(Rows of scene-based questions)
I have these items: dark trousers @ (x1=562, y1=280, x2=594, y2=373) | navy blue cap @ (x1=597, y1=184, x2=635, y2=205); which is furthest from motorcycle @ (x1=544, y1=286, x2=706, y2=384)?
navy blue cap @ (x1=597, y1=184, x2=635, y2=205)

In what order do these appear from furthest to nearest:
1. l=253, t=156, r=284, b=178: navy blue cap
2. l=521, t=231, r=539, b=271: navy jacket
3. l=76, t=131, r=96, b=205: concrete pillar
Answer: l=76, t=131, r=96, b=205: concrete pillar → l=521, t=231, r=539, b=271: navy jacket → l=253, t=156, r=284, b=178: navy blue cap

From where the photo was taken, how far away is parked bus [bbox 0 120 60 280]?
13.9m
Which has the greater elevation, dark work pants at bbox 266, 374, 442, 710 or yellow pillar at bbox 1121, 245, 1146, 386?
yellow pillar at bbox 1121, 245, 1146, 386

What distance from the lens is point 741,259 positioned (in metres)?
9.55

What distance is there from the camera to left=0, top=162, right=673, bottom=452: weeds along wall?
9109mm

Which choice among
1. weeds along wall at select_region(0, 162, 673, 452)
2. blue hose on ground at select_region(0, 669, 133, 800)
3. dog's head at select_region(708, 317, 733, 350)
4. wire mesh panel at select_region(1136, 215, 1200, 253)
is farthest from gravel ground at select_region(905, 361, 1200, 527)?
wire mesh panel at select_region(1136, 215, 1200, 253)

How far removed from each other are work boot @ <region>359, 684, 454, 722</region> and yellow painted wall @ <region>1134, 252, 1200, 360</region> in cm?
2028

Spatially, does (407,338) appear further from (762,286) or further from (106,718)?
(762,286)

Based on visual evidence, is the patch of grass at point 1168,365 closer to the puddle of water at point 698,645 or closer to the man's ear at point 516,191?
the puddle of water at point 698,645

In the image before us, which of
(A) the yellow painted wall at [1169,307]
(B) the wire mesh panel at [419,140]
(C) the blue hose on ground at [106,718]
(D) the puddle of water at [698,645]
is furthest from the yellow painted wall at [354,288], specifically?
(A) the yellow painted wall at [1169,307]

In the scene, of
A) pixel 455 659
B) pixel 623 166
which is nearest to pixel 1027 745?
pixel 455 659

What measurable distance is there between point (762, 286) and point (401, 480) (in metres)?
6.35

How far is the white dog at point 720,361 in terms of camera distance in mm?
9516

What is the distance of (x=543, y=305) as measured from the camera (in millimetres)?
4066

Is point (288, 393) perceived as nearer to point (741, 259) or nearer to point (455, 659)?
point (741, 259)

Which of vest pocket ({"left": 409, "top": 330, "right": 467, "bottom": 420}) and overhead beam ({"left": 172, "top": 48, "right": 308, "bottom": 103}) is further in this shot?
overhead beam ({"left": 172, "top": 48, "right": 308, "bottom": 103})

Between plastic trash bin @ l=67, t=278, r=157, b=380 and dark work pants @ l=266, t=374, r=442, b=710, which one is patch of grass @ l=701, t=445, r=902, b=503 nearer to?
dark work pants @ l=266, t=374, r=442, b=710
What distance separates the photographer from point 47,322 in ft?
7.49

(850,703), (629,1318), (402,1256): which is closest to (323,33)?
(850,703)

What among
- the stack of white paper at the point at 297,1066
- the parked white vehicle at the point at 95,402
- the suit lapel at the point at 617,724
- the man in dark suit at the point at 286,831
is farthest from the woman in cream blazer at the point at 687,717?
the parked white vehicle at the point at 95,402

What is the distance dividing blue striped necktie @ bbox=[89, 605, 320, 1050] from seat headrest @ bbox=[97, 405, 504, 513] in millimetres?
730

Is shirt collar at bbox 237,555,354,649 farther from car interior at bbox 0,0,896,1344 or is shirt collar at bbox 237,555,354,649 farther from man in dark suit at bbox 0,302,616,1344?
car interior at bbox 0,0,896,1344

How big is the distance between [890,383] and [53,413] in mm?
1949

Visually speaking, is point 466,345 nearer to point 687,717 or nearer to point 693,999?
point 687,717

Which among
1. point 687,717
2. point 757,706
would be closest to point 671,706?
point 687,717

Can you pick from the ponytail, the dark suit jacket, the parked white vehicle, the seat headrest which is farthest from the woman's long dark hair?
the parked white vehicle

* INSTRUCTION:
Could you write out these rows again with every "seat headrest" changed to "headrest cushion" and nothing else altered?

* REPLY TO THE EXERCISE:
I have these items: dark trousers @ (x1=562, y1=280, x2=594, y2=373) | navy blue cap @ (x1=597, y1=184, x2=635, y2=205); which is furthest from motorcycle @ (x1=544, y1=286, x2=706, y2=384)?
navy blue cap @ (x1=597, y1=184, x2=635, y2=205)

In what order do these appear from furthest to nearest:
1. l=253, t=156, r=284, b=178: navy blue cap
2. l=521, t=231, r=539, b=271: navy jacket
3. l=76, t=131, r=96, b=205: concrete pillar
Answer: l=76, t=131, r=96, b=205: concrete pillar → l=521, t=231, r=539, b=271: navy jacket → l=253, t=156, r=284, b=178: navy blue cap

From where the photo was taken, how far away is parked bus [bbox 0 120 60 280]?
13.9m
Which has the greater elevation, dark work pants at bbox 266, 374, 442, 710 or yellow pillar at bbox 1121, 245, 1146, 386?
yellow pillar at bbox 1121, 245, 1146, 386

What distance from the lens is point 741,259 positioned (in metres)?
9.55

What distance is there from the camera to left=0, top=162, right=673, bottom=452: weeds along wall?
9109mm

Which choice among
1. weeds along wall at select_region(0, 162, 673, 452)
2. blue hose on ground at select_region(0, 669, 133, 800)
3. dog's head at select_region(708, 317, 733, 350)
4. wire mesh panel at select_region(1136, 215, 1200, 253)
is farthest from gravel ground at select_region(905, 361, 1200, 527)?
wire mesh panel at select_region(1136, 215, 1200, 253)

How far removed from each other are work boot @ <region>359, 684, 454, 722</region> and yellow painted wall @ <region>1134, 252, 1200, 360</region> in cm?
2028

Spatially, does (407,338) appear further from (762,286) or further from (106,718)?
(762,286)

Based on visual evidence, is the patch of grass at point 1168,365 closer to the puddle of water at point 698,645 or closer to the man's ear at point 516,191?
the puddle of water at point 698,645

In the image before us, which of
(A) the yellow painted wall at [1169,307]
(B) the wire mesh panel at [419,140]
(C) the blue hose on ground at [106,718]
(D) the puddle of water at [698,645]
is furthest from the yellow painted wall at [354,288], specifically?
(A) the yellow painted wall at [1169,307]

In the scene, of
A) pixel 455 659
B) pixel 623 166
which is nearest to pixel 1027 745?
pixel 455 659

What measurable distance is there between point (762, 286) and point (401, 480) (in metres)?
6.35

How far is the white dog at point 720,361 in terms of camera distance in mm?
9516

What is the distance of (x=543, y=305) as measured from the camera (in millimetres)?
4066

Is point (288, 393) perceived as nearer to point (741, 259) or nearer to point (455, 659)?
point (741, 259)

Which of vest pocket ({"left": 409, "top": 330, "right": 467, "bottom": 420}) and overhead beam ({"left": 172, "top": 48, "right": 308, "bottom": 103}) is further in this shot?
overhead beam ({"left": 172, "top": 48, "right": 308, "bottom": 103})

Between plastic trash bin @ l=67, t=278, r=157, b=380 and dark work pants @ l=266, t=374, r=442, b=710, which one is patch of grass @ l=701, t=445, r=902, b=503 nearer to?
dark work pants @ l=266, t=374, r=442, b=710
What distance separates the photographer from point 47,322 in ft?
7.49

(850,703), (629,1318), (402,1256): which is closest to (323,33)?
(850,703)

What among
- the stack of white paper at the point at 297,1066
- the parked white vehicle at the point at 95,402
- the suit lapel at the point at 617,724
- the man in dark suit at the point at 286,831
is farthest from the woman in cream blazer at the point at 687,717?
the parked white vehicle at the point at 95,402

What is the distance dividing blue striped necktie @ bbox=[89, 605, 320, 1050] from headrest cushion @ bbox=[97, 405, 504, 513] in millimetres?
730

Is shirt collar at bbox 237,555,354,649 farther from car interior at bbox 0,0,896,1344 or is shirt collar at bbox 237,555,354,649 farther from man in dark suit at bbox 0,302,616,1344?
car interior at bbox 0,0,896,1344

How big is the distance between [890,383] and [53,413] in mm?
1949

Visually speaking, is point 466,345 nearer to point 687,717 or nearer to point 693,999?
point 687,717

Which among
1. point 687,717
2. point 757,706
would be closest to point 671,706?
point 687,717

Can you pick from the ponytail, the dark suit jacket, the parked white vehicle, the headrest cushion which is farthest from the woman's long dark hair?
the parked white vehicle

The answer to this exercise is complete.